Dark Tourism: Deshalb bommt der Urlaub an Orten des Schreckens

Tschernobyl

Wer den Nervenkitzel suchte, machte früher einen Segeltörn oder einen Klettersteig in den Alpen. Heute fährt man lieber an Orte des Grauens - ein makabrer Trend, der sich Dark Tourism nennt.

Die meisten Menschen fahren in ihrem wohlverdienten an Orte mit kilometerlangen Sandstränden oder atemberaubendem Bergpanorama. Auch pulsierende Städte sind beliebte Reiseziele für Touristen weltweit. Manche Menschen, sogenannte Dark Touristen, zieht es jedoch an Ziele, die uns als Orte des Schreckens bekannt sind. Orte, die vom Krieg gebeutelt und von Hoffnungslosigkeit geprägt wurden.

Reisen an grauenhafte Orte

Früher nannte man diese Art des Tourismus "Katastrophentourismus", heute ist das Phänomen unter dem Begriff "Dark Tourism" bekannt. Das 2012 im britischen Lancashire gegründete "Institute for Dark Tourism" definiert diese Form des Reisens als "Besichtigung von Orten, Attraktionen und Ausstellungen, die mit Tod, Mord, Gräueltaten, Gewalt, Leid, Schmerz und dem Makabren assoziiert werden." Es sind Plätze, an denen sich die Besucher gleichsam unwohl und lebendig fühlen sollen.

Ganze 800 Destinationen in 108 verschiedenen Ländern werden auf der Website des Instituts vorgestellt, darunter Auschwitz, Ground Zero, Fukushima, der "Tunnel of War" in Sarajevo, Kambodschas "Killing Fields" und Tschernobyl. Orte, die eine grauenhafte Vergangenheit haben und an denen sich Touristen in die Szenerie hereinversetzen können. Im Prager Foltermuseum bekommt der Besucher etwa durch audiovisuelle Effekte das Gefühl, Zuschauer einer Hexenverbrennung zu sein. Doch auch Deutschland ist ein beliebtes Ziel für Dark Touristen - jährlich zieht allein das Denkmal für die ermordeten Juden Europas in Berlin eine halbe Million Besucher an.

Geschäft mit dunklem Tourismus boomt

Das Interesse für die dunkle Seite des Lebens haben auch Reiseagenturen für sich erkannt. Für rund 500 Euro bekommt man eine zweitägige Reise nach Tschernobyl. Für einen minimalen Aufschlag von 20 Euro stellt der Guide Personen vor, die nach der Evakuierung zurück in die Strahlenwüste gekehrt sind und dort leben. Millionen Menschen sind jedes Jahr auf der Suche nach dem besonderen Kick und betreiben - mit Reiseveranstalter oder ohne - Holocaust-, Schlachtfeld-, Gefängnis- und Katastrophen-Sightseeing.

Warum wird man zum Dark Tourist?

Wieso also die Faszination für das Grauen der vergangenen Jahrhunderte? Weil man es nachempfinden möchte? Weil man sich am Leid der anderen erbaut? Weil man sensationshungrig ist? Vermutlich eine Mischung aus allen drei Dingen, denn immerhin empfinden Menschen schon seit Jahrtausenden Lust am Schrecklichen. Man denke nur an die Gladiatorenkämpfe im antiken Rom sowie den Pranger und die Hexenverbrennungen der frühen Neuzeit. All diese Gräueltaten galten als Unterhaltung für das Volk.
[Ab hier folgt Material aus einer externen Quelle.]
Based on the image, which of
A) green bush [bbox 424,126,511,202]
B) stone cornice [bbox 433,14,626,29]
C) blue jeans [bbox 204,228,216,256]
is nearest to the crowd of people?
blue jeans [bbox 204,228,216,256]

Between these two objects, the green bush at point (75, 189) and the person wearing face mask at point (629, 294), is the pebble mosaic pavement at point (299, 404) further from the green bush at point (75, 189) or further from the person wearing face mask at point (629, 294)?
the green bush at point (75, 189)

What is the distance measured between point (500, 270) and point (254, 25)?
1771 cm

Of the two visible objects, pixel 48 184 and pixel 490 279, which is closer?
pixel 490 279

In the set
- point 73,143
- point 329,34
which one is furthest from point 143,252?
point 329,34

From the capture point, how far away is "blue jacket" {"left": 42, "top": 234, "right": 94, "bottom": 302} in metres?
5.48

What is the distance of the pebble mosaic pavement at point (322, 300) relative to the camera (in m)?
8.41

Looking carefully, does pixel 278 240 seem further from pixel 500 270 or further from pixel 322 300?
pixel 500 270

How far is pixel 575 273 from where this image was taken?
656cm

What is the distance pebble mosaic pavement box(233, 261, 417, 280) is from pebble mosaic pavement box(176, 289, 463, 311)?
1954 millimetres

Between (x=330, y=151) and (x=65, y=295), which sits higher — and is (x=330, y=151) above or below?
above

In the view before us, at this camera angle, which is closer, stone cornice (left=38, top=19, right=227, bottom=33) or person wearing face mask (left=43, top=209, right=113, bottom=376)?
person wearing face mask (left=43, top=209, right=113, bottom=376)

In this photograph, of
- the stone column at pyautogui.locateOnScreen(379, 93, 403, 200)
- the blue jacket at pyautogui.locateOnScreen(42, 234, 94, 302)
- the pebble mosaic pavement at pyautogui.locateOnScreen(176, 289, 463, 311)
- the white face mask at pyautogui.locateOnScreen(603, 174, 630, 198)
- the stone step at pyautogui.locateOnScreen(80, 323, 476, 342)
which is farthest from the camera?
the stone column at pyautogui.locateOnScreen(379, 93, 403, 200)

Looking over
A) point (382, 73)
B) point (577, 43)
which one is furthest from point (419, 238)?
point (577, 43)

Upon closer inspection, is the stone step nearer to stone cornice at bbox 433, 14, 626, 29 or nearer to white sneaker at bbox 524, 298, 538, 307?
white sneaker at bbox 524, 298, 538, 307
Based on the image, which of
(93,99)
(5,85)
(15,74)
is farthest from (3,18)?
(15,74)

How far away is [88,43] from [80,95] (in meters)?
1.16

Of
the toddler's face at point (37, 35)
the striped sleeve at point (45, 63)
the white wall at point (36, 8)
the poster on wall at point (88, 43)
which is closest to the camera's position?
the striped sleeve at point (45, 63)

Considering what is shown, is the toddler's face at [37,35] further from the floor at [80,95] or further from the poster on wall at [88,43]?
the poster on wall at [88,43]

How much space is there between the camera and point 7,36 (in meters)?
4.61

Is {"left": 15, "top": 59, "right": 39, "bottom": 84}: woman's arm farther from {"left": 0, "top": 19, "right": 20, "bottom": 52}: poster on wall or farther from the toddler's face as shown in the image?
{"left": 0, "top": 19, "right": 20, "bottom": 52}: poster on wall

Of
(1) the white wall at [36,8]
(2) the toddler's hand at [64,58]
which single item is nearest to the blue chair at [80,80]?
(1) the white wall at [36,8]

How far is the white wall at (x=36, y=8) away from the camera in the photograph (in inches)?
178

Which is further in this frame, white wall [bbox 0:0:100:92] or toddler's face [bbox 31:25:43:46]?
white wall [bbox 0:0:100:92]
Wie heute das Dschungelcamp oder eben der Dark Tourism. Es gibt vermutlich viele Gründe, warum man Orte des Schreckens aufsucht. Der Mensch versichert sich damit seiner eigenen Unversehrtheit, die Konfrontation mit dem Tod stärkt womöglich auch sein Moralempfinden. Doch ob es nun der Wunsch nach der Aufarbeitung der eigenen Geschichte ist oder der bloße Wunsch, den Tod als Objekt im Schaukasten zu betrachten, eines sollte man immer wahren: Anstand und Respekt vor solchen geschichtsträchtigen Plätzen. Selfies und Picknicks haben dort einfach nichts verloren!